>>>
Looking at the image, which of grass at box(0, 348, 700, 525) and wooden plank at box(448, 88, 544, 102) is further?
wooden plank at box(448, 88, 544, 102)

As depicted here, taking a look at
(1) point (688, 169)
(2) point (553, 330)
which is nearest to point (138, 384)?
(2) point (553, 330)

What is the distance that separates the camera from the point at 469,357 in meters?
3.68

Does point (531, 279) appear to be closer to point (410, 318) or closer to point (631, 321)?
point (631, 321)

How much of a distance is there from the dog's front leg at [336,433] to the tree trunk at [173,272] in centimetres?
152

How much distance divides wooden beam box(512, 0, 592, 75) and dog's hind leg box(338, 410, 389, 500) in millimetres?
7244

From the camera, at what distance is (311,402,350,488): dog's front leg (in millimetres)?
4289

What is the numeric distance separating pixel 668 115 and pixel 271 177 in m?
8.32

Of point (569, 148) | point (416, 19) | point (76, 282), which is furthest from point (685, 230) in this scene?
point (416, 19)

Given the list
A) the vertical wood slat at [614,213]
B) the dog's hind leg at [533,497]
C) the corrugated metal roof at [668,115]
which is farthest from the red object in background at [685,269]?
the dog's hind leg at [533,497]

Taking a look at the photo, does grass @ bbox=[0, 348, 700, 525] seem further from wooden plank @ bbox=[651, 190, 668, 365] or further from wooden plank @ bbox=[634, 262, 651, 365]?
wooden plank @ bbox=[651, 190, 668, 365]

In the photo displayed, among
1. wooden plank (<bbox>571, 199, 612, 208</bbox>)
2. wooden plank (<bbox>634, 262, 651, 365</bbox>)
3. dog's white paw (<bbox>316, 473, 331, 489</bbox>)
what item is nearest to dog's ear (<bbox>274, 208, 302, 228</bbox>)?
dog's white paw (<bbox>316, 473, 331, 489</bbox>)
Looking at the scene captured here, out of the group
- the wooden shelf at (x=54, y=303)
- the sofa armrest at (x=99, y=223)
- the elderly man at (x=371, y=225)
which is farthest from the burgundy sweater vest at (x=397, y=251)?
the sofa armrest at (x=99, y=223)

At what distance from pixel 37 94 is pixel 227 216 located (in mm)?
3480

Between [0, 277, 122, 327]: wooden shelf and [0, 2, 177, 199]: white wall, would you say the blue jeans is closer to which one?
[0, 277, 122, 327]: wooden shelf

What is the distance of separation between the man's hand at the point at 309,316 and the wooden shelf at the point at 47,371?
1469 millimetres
<<<
_JOB:_ Rewrite the items from the line containing "At what distance from" through the end of the items, swapping "blue jeans" for "gray trousers" and keeping everything else the same.

_THE OUTPUT:_
At what distance from pixel 37 94 is pixel 227 216 located (in mm)?
3480

Between [0, 277, 122, 327]: wooden shelf and [0, 2, 177, 199]: white wall, would you say the gray trousers is closer to which one?
[0, 277, 122, 327]: wooden shelf

What is the distance of separation between the man's hand at the point at 309,316 and the wooden shelf at the point at 47,371?
1469 millimetres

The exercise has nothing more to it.